Quelle ménagerie cette famille ! Comme toutes les familles vous me direz, familles dans lesquelles s'échangent coups de griffe, câlins appuyés, férocité certaine, regards courroucés, attachement viscéral, sauvagerie intime.
Tout y passe !
Pour affronter tout ça, Gaspard a besoin d'un alibi, ou plutôt d'une compagne de route Et il va la trouver en la personne de Laura, sur le rail.
Laura va être confrontée très vite à la dureté du monde animal et de cette famille étrange. Une plongée dans le grand bain pour le moins saisissante. ça tombe bien, Laura est une fille très adaptable, un peu aventurière, pleine de fantaisie et qui n'a peur de rien (ou presque).
Il se trouve que moi aussi j'ai grandi tout près d'un zoo, celui de Saint-Vrain dans L’Essonne, qui a connu son heure de gloire (de nombreuses classes de l’île de France s'en souviennent, lors des sorties scolaires) mais qui a du fermer lui aussi pour des raisons financières.
Derrière le mur de la ferme, dont nous occupions une aile, grondaient les lions et on voyait la tête des girafes dépasser des clôtures. Quand les amis ou la famille venaient nous rendre visite, la promenade dominicale consistait souvent en la visite du zoo, dont une partie s'effectuait en voiture (c'était précurseur pour l'époque).
Je me souviens très bien que mon oncle a failli se faire étranger par un éléphant qui s'était entiché de lui et avait passé sa trompe par la fenêtre de la voiture. Impossible de se dégager ! Quelle frousse ! Mais c'est resté dans la légende familiale !
Ce film m'a donc tout naturellement replongé dans cette époque agréable de mon enfance.
D'enfance on en parle aussi beaucoup dans ce film et les moments en forme de vieilles vidéos du passé resurgissent dans le discours, avec une mère fantôme éclatante de vitalité, éblouissante et câline, dont la disparition brutale (due à la sauvagerie animale) a laissé un gouffre béant dans le cœur de tous les membres de cette famille.
La sœur cadette en est restée visiblement traumatisée, se cachant sous sa pelure de louve, refusant de grandir.
Le frère aîné peine à décoller, envahi par la culpabilité et le devoir de continuer à faire tourner le zoo en faillite, malgré toutes les difficultés.
Le père assez fantasque, s'est perdu dans les relations multiples. Il a du mal à concrétiser sa vie.
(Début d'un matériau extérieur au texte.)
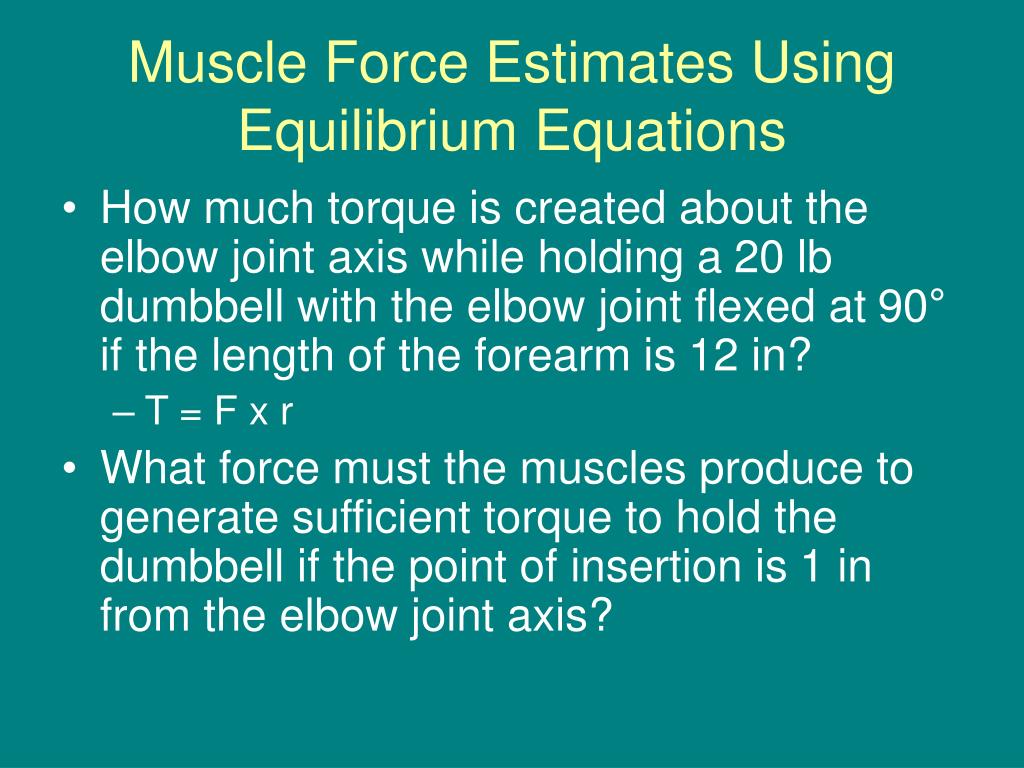 Muscle Force Estimates Using Equilibrium Equations

• How much torque is created about the elbow joint axis while holding a 20 lb dumbbell with the elbow joint flexed at 90° if the length of the forearm is 12 in?
– T = F x r

• What force must the muscles produce to generate sufficient torque to hold the dumbbell if the point of insertion is 1 in from the elbow joint axis?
Gaspard a fui, lui le fils préféré, qui de ses aveux a été le plus "chouchouté" mais qui a eu envie de s’épanouir ailleurs, tant sans doute il trouvait le climat familial pesant.
Voici des êtres nostalgiques d'un passé qui n'est plus, d'une famille unie, d'un zoo qui tournait, mais qui ont du mal à voir la vérité en face mais qui, par la force des choses, vont devoir s'y confronter.
J'ai trouvé des thèmes intéressants dans ce film : la fratrie, le deuil, l'amour, l'inceste, la jalousie, devenir adulte, s'engager.
Je déplore cependant que certains thèmes soient juste survolés comme celui du fils préféré, de la jalousie entre frères et sœurs, de la fraternité.
Sans doute qu'il y en avait trop et que le réalisateur n'a pas su trancher, mêlant tout ça dans un fourre-tout, avec quelques moments de génie, comme la rencontre entre Gaspard et Laura, les inventions de Gaspard enfant, la scène de la battue des chiens.
Mon avis est qu'il s'agit d'un film de jeunesse et qu'il aurait mérité d'être plus creusé mais c'est un cinéma prometteur, plein d'imaginaire et de pépites.
La direction d'acteurs est en tout cas réussie au vu des performances de Félix Moati, Laeticia Dosch et Christa Théret (étonnante).